2023数据采集与融合技术实践作业3

2023数据采集与融合技术实践作业3

作业的gitee仓库链接:https://gitee.com/PicaPicasso/crawl_project.git

1.作业

1.1作业过程

  • 要求:指定一个网站爬取这个网站的所有图片,如中国气象网,使用scrapy框架分别实现单线程和多线程爬取

  • 输出信息:将下载的url信息在控制台输出,并将下载的图片存储在images子文件当中,并给出截图

  • (作业1的博客写好后没保存,大虐。最后只列了主要的步骤,类似的步骤可以参考作业2、3两题。

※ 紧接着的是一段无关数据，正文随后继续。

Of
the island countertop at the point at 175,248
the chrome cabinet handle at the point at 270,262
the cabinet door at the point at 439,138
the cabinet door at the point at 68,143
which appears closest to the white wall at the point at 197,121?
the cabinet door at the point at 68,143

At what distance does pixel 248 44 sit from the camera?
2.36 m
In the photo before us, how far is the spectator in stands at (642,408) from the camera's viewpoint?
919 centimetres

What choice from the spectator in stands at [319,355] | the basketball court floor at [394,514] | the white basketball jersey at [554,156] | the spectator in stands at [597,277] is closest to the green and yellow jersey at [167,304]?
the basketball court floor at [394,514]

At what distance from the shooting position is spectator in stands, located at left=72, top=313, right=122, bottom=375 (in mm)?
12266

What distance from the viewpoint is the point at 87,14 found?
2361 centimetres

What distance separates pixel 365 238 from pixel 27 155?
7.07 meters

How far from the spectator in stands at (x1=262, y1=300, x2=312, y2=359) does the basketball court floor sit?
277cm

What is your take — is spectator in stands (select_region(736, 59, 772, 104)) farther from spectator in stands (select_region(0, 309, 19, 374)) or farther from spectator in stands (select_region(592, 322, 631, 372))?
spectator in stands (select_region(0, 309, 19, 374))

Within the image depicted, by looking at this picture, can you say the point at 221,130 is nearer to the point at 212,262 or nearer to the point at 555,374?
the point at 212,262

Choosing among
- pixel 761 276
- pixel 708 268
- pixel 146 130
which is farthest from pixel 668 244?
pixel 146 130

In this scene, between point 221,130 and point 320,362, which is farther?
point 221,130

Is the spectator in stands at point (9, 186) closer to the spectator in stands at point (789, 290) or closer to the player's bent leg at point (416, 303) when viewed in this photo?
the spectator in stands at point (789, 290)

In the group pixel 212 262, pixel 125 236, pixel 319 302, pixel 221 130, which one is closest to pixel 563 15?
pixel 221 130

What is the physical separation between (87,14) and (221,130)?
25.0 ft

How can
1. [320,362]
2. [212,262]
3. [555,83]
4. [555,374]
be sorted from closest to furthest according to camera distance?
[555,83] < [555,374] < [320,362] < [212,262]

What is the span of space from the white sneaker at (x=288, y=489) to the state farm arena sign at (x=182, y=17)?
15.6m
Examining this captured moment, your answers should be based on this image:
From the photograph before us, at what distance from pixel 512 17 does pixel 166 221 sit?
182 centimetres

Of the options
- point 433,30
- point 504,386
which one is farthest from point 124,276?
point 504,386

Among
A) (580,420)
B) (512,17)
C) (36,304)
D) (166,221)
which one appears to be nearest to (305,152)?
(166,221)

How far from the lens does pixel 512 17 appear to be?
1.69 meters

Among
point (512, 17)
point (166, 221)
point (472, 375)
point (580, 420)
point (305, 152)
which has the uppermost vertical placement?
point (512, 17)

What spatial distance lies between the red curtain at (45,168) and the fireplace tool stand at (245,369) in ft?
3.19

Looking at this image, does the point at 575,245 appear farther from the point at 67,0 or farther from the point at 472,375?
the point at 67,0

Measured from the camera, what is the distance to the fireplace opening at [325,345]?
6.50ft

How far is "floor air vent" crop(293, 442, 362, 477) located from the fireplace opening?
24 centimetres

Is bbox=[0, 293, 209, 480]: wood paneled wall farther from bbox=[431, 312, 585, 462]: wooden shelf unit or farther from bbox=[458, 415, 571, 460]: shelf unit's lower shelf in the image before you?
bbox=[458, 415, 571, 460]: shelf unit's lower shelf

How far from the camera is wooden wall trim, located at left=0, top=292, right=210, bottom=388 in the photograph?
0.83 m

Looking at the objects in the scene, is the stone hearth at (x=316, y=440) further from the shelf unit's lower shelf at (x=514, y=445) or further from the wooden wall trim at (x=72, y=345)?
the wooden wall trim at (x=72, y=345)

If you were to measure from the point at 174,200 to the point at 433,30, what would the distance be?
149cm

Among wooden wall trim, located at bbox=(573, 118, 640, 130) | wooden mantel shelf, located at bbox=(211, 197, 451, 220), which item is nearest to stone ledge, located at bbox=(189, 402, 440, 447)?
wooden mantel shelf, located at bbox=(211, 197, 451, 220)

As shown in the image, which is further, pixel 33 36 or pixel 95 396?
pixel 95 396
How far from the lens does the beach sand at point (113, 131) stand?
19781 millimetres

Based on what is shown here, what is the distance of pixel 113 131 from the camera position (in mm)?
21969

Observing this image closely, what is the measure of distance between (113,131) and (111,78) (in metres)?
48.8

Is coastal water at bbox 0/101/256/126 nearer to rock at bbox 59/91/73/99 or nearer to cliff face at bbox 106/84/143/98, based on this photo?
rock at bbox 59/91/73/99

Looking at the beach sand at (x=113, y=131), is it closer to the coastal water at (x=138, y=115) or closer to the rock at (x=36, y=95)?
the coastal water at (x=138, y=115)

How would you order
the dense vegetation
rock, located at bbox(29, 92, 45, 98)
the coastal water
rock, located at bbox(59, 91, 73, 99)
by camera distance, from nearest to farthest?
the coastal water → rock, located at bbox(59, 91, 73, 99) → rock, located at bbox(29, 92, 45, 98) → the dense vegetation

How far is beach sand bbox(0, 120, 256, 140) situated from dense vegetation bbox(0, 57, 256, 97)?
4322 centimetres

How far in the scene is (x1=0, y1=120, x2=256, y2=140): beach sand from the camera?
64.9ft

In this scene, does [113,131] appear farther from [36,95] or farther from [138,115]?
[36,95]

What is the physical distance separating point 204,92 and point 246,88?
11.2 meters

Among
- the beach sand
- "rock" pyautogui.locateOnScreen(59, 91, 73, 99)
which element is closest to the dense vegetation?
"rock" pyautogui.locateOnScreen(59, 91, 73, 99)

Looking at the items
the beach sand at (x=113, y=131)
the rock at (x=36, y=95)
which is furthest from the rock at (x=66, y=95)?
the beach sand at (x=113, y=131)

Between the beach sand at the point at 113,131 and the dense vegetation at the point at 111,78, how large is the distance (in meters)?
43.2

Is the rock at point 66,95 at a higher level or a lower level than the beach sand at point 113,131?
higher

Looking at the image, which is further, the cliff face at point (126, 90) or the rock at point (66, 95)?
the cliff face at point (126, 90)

)

1.1.1 在终端分别执行如下指令创建工程,并在其spiders子目录下创建爬虫文件weather.py

cd D:\笔记\大三上\数据采集作业\数据采集实践\作业3
scrapy startproject weatherPro
cd weatherPro
scrapy genspider weather http://www.weather.com.cn/

1.1.2 改写item.py,设置要爬取的字段

import scrapy
class WheatherItem(scrapy.Item):
    number = scrapy.Field()
    pic_url = scrapy.Field()

1.1.3 编写爬虫代码weather.py



import scrapy
import re
from wheather.items import WheatherItem


class WeatherSpider(scrapy.Spider):
    name = 'weather'
    allowed_domains = ['www.weather.com.cn']
    start_urls = ['http://www.weather.com.cn/']

    count = 0
    total = 0

    def parse(self, response):
        html = response.text
        # 获取所有网页的的连接
        urlList = re.findall('<a href="(.*?)" ', html, re.S)
        for url in urlList:
            self.url = url
            try:
                yield scrapy.Request(self.url, callback=self.picParse)

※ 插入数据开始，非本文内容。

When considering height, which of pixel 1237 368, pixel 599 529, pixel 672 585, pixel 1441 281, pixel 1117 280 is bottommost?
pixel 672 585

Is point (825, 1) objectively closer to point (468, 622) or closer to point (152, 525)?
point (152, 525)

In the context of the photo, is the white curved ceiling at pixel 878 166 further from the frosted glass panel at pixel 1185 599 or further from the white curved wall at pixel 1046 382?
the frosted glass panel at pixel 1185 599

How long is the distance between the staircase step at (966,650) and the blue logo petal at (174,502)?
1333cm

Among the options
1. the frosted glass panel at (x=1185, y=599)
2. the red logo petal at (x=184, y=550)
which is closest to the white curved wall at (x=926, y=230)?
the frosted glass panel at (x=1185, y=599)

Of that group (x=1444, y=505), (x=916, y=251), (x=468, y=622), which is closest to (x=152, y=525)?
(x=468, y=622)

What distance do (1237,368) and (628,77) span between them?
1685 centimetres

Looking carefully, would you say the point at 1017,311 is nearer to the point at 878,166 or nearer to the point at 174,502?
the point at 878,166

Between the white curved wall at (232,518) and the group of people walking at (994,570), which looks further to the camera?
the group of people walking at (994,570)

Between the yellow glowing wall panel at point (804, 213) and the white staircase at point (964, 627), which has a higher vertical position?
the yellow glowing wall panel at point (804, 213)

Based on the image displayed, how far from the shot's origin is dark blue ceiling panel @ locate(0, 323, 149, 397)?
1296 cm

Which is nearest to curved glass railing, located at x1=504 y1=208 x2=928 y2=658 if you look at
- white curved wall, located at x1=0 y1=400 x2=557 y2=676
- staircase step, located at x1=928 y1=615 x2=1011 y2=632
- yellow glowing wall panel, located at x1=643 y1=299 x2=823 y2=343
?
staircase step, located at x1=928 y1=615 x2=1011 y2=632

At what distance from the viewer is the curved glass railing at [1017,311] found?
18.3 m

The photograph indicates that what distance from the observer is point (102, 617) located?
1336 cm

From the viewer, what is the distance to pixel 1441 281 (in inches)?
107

            except Exception as e:
                print("err:", e)
                pass

            # 设定爬取6页的图片即可
            if (self.count >= 6):
                break

    def picParse(self, response):

        # 找到所有的图片
        imgList = response.xpath("//img/@src")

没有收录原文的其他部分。